The curse of knowledge is a cognitive bias in which someone who knows a subject well finds it difficult to imagine not knowing it. Once you have mastered something, your brain permanently loses easy access to the beginner's perspective, making it hard to explain the topic in simple terms to someone who is learning it for the first time.
What is the tapping experiment that illustrates the curse of knowledge?
The tapping experiment, described by Chip and Dan Heath in 'Made to Stick', asked participants to tap out well-known songs on a table while a listener tried to identify them. Tappers predicted listeners would identify about 50% of songs, but listeners only got 2.5% correct. Tappers could 'hear' the full melody in their heads and couldn't understand why the listener could not.
How does the curse of knowledge affect teaching?
Expert teachers often skip foundational steps, use jargon without defining it, and assume students already understand prerequisite concepts. This expert blind spot causes confusion and disengagement in learners. Research shows novice tutors often outperform experts in certain teaching scenarios because they remember what it felt like not to know.
What is the Feynman Technique and how does it help?
The Feynman Technique, developed by physicist Richard Feynman, involves explaining a concept as if teaching it to a child, then identifying gaps in your explanation and returning to the source material. It is one of the most effective methods for breaking the curse of knowledge because it forces you to confront what you actually understand versus what you merely recognise.

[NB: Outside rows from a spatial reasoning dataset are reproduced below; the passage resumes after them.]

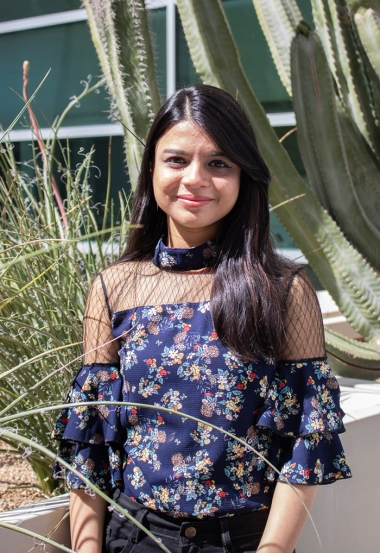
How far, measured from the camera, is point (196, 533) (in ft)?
4.58

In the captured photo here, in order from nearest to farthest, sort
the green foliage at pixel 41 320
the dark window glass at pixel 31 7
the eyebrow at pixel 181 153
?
the eyebrow at pixel 181 153, the green foliage at pixel 41 320, the dark window glass at pixel 31 7

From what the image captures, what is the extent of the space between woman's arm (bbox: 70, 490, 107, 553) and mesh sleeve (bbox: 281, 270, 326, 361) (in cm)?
55

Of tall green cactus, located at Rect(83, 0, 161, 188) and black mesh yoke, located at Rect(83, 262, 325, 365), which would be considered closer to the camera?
black mesh yoke, located at Rect(83, 262, 325, 365)

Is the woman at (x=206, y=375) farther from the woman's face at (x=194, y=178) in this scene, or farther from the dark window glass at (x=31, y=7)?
the dark window glass at (x=31, y=7)

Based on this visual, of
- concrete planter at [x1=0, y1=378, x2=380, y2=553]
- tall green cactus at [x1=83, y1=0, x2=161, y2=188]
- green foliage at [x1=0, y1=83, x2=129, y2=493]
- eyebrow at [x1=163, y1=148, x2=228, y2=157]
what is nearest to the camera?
eyebrow at [x1=163, y1=148, x2=228, y2=157]

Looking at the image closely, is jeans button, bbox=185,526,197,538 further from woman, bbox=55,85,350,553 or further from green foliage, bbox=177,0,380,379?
green foliage, bbox=177,0,380,379

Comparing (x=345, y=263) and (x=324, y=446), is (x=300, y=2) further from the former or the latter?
(x=324, y=446)

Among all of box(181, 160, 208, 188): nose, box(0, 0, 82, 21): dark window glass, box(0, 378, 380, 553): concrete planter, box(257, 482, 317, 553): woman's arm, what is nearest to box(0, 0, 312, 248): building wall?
box(0, 0, 82, 21): dark window glass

How can writers and communicators overcome the curse of knowledge?
Effective strategies include using concrete analogies drawn from everyday experience, testing explanations on real beginners and watching where they get confused, reading widely outside your field to remember what genuine unfamiliarity feels like, and keeping a 'beginner's journal' that records the confusion you felt when you first encountered the topic.